[[ Supplied text, beginning ]]
At a March 28 conference of the Southern African Development Community (SADC) in Dar es Salaam, Tanzania, South African President Thabo Mbeki called for African unity above all.

"The fight against Zimbabwe is a fight against us all. Today it is Zimbabwe; tomorrow it will be South Africa, it will be Mozambique, it will be Angola, it will be any other African country. And any government that is perceived to be strong and to be resistant to imperialists would be made a target and would be undermined. So let us not allow any point of weakness in the solidarity of SADC, because that weakness will also be transferred to the rest of Africa."

At the end of the conference, African leaders threw their unanimous support behind Zimbabwe's Mugabe and called on Mr. Mbeki (not the West) to mediate between Mugabe and the political opposition. Leaders who had been critical of Mugabe before the conference, including Zambian President Levy Mwanawasa, fell silent.

'Quiet diplomacy'

South Africa's attempt at "quiet diplomacy" needs time to bear fruit, says Mr. Maroleng. By taking the West out of the negotiation process, Mbeki has disarmed Mugabe of his most resonant arguments for holding on to power.
[[ Supplied text, end ]]
[[ Material shown, beginning ]]
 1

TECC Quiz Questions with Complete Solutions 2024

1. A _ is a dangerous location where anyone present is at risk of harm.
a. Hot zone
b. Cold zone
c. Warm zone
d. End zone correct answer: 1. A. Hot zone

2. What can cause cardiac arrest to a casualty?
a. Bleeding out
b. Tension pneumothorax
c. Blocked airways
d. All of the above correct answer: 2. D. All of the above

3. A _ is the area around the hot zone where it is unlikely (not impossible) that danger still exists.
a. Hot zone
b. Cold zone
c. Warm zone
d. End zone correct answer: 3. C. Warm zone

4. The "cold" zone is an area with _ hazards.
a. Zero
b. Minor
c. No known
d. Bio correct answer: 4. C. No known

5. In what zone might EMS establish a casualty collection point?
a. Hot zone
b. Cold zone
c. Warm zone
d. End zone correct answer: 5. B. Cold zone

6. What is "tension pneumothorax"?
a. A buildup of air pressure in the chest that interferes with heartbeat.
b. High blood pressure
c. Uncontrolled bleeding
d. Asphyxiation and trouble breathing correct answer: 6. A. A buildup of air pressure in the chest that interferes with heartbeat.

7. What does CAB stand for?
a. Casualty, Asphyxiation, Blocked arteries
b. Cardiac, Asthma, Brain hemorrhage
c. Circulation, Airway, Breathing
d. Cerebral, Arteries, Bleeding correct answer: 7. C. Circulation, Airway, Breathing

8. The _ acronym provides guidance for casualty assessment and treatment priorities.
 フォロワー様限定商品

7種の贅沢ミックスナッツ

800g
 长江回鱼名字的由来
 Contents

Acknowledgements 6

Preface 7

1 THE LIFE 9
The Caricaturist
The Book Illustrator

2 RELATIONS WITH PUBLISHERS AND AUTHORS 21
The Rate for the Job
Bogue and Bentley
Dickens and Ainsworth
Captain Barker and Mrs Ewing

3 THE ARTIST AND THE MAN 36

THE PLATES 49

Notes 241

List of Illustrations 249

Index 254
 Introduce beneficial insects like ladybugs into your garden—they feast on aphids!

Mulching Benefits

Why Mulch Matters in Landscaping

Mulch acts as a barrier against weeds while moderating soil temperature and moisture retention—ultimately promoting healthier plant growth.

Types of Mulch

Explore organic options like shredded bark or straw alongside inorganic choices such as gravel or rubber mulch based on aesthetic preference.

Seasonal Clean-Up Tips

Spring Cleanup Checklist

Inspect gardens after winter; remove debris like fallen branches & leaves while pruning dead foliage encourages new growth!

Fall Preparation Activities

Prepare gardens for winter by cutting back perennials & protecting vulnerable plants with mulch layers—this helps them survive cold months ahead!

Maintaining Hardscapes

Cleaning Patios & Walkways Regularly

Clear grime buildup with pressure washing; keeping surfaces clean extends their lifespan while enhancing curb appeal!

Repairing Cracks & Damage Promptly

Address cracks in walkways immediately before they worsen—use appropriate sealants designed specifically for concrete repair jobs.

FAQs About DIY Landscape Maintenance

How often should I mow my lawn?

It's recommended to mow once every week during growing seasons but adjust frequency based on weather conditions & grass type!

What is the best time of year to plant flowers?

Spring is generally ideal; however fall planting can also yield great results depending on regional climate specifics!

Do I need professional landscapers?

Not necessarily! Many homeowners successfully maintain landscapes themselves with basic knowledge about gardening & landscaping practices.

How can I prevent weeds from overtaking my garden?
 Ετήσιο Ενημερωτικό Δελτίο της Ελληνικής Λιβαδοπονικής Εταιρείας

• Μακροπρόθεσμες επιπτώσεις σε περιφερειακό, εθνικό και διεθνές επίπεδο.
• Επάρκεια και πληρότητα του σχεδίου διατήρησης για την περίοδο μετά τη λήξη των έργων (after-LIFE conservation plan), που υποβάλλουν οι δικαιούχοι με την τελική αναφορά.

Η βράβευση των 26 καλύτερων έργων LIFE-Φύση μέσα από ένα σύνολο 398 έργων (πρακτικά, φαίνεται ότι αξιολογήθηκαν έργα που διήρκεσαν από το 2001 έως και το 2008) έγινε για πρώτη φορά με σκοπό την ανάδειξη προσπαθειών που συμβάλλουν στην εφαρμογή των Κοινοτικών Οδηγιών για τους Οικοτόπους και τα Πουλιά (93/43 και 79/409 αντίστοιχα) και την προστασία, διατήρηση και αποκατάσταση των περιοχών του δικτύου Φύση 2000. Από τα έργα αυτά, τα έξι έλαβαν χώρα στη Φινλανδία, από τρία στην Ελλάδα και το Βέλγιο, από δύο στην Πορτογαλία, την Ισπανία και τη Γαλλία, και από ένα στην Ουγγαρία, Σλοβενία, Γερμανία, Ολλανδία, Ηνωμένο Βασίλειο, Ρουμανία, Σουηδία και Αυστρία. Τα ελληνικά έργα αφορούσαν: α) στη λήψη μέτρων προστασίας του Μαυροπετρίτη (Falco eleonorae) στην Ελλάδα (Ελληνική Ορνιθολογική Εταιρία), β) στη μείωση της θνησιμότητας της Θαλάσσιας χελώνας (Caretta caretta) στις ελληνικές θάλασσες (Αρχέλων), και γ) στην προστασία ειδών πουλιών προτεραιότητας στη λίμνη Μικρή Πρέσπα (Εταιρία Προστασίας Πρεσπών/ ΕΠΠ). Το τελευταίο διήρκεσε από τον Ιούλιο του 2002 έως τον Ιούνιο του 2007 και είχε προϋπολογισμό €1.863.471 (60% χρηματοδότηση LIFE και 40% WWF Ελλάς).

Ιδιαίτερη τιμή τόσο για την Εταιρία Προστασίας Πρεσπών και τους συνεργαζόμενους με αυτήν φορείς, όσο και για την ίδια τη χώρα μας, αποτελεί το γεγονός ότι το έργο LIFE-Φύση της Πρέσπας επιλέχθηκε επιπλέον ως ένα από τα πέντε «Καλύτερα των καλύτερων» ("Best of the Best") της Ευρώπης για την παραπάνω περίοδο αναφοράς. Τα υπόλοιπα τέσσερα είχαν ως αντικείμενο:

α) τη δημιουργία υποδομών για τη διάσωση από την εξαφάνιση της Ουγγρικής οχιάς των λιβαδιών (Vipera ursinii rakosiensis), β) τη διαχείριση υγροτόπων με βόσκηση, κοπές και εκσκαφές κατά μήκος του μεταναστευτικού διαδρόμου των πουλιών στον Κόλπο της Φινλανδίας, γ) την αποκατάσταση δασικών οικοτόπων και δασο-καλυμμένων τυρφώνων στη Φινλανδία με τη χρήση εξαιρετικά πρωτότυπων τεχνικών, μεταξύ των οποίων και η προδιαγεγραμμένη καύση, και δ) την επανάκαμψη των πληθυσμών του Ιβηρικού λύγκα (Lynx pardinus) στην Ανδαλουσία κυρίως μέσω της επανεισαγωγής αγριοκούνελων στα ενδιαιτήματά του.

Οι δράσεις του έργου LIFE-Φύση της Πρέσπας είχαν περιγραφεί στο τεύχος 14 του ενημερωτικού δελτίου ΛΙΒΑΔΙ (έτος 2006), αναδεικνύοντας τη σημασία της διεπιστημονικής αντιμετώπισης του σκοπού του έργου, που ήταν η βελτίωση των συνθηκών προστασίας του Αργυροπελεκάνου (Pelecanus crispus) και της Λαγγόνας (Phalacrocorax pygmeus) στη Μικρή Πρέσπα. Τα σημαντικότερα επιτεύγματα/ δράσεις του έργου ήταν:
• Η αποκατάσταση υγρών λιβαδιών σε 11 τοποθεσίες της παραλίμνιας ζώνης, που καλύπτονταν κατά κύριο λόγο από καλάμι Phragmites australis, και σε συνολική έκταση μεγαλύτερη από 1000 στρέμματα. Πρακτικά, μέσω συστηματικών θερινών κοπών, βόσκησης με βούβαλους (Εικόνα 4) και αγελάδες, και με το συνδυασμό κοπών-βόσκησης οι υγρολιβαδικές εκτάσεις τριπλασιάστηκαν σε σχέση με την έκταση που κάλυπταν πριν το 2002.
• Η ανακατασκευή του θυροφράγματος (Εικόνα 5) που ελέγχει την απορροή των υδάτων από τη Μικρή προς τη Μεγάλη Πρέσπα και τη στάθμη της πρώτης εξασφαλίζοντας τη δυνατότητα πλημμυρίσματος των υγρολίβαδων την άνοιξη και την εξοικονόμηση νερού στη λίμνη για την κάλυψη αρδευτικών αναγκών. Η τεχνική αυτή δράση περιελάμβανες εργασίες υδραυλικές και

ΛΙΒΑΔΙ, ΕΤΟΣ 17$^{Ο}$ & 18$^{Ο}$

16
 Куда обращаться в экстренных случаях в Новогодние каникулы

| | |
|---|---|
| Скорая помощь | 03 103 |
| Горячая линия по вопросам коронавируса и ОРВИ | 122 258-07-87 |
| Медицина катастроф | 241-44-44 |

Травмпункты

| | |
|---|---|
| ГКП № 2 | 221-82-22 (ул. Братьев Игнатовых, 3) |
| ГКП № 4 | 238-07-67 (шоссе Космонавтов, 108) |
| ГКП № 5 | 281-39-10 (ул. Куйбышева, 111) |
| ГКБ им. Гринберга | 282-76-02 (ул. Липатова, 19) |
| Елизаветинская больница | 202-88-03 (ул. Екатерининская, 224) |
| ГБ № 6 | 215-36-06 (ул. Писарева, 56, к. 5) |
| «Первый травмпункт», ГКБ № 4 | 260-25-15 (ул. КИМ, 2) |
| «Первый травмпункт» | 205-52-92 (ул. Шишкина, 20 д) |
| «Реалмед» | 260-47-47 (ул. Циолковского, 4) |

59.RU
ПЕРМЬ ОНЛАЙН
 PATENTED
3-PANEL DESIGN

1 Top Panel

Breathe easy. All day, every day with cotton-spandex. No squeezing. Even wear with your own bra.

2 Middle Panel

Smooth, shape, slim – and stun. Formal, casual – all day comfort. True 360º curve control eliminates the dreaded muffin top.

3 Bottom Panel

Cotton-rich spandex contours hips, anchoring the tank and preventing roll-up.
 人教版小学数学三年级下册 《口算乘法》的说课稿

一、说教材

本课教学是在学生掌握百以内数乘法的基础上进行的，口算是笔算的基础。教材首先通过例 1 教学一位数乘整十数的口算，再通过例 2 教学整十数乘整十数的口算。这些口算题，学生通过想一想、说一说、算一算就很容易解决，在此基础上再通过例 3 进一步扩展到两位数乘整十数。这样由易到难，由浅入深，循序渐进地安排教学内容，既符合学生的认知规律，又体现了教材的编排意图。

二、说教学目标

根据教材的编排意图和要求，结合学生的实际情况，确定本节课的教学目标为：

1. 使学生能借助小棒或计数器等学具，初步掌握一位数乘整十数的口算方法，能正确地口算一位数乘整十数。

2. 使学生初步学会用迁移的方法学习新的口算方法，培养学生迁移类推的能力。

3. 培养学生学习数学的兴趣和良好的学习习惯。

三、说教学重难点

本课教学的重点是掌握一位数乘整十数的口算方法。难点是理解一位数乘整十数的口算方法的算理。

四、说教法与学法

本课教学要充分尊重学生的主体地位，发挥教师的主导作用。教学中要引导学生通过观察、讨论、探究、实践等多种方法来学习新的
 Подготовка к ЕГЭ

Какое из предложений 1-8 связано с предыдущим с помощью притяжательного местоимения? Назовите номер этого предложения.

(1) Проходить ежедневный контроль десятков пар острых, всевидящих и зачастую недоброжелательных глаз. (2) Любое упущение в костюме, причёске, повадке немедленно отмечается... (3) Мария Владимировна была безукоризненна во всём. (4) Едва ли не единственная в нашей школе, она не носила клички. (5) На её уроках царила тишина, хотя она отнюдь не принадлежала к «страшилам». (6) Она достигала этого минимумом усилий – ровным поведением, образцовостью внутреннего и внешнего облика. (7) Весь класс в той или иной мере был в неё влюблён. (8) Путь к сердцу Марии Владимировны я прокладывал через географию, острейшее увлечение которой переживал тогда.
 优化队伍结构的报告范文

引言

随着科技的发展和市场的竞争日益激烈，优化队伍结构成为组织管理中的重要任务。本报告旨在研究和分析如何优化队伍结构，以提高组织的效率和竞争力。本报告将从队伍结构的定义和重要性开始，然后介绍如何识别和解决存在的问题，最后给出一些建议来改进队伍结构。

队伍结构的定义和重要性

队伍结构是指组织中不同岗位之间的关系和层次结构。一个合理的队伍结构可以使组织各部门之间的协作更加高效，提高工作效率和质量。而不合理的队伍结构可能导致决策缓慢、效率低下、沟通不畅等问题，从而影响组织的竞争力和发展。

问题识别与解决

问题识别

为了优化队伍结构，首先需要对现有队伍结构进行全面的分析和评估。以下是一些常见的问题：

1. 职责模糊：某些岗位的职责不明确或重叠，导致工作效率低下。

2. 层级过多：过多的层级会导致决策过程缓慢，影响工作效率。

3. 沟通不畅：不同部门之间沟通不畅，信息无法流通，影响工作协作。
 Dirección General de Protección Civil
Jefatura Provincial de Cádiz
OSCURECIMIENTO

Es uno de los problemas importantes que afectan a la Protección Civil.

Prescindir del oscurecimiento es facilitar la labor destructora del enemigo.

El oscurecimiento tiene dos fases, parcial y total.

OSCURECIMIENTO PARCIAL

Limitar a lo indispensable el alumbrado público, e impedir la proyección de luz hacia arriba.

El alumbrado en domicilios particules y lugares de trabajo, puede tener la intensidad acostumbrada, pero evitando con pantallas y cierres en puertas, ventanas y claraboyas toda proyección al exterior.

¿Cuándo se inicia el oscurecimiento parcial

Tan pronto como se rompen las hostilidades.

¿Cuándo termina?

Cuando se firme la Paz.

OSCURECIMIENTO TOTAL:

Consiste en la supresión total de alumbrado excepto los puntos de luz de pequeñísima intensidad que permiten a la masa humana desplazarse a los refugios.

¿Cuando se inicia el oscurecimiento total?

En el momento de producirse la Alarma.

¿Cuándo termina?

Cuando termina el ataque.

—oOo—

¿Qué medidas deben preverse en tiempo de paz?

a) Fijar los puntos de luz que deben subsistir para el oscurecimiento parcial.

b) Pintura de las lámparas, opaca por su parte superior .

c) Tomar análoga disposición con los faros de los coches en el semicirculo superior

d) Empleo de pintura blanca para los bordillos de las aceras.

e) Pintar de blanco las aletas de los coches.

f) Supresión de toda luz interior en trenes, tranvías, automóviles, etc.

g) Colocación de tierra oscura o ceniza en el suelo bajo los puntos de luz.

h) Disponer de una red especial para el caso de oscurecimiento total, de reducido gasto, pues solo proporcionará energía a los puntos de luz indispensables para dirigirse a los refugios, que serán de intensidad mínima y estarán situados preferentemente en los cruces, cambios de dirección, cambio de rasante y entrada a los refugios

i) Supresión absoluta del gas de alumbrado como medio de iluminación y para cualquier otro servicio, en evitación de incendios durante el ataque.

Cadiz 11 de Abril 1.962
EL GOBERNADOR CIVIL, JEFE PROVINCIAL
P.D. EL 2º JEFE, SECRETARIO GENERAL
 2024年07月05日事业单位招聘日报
[[ Material shown, end ]]
Exercises to complete
A - In the Zimbabwe passage, rewrite the section starting with "South Africa's attempt" and going on through "on to power.", swapping "Mbeki" for "South Africa's president".
B - Using the Zimbabwe passage, answer yes or no to each statement and quote the words that decide it: (i) The SADC conference took place in Dar es Salaam. (ii) At the end of the conference, African leaders asked the West to mediate between Mugabe and the opposition. (iii) Levy Mwanawasa kept criticizing Mugabe after the conference.

Solutions to the problems
A -
South Africa's attempt at "quiet diplomacy" needs time to bear fruit, says Mr. Maroleng. By taking the West out of the negotiation process, South Africa's president has disarmed Mugabe of his most resonant arguments for holding on to power.

B -
(i) Yes: "in Dar es Salaam, Tanzania"
(ii) No: "called on Mr. Mbeki (not the West) to mediate between Mugabe and the political opposition"
(iii) No: "Leaders who had been critical of Mugabe before the conference, including Zambian President Levy Mwanawasa, fell silent."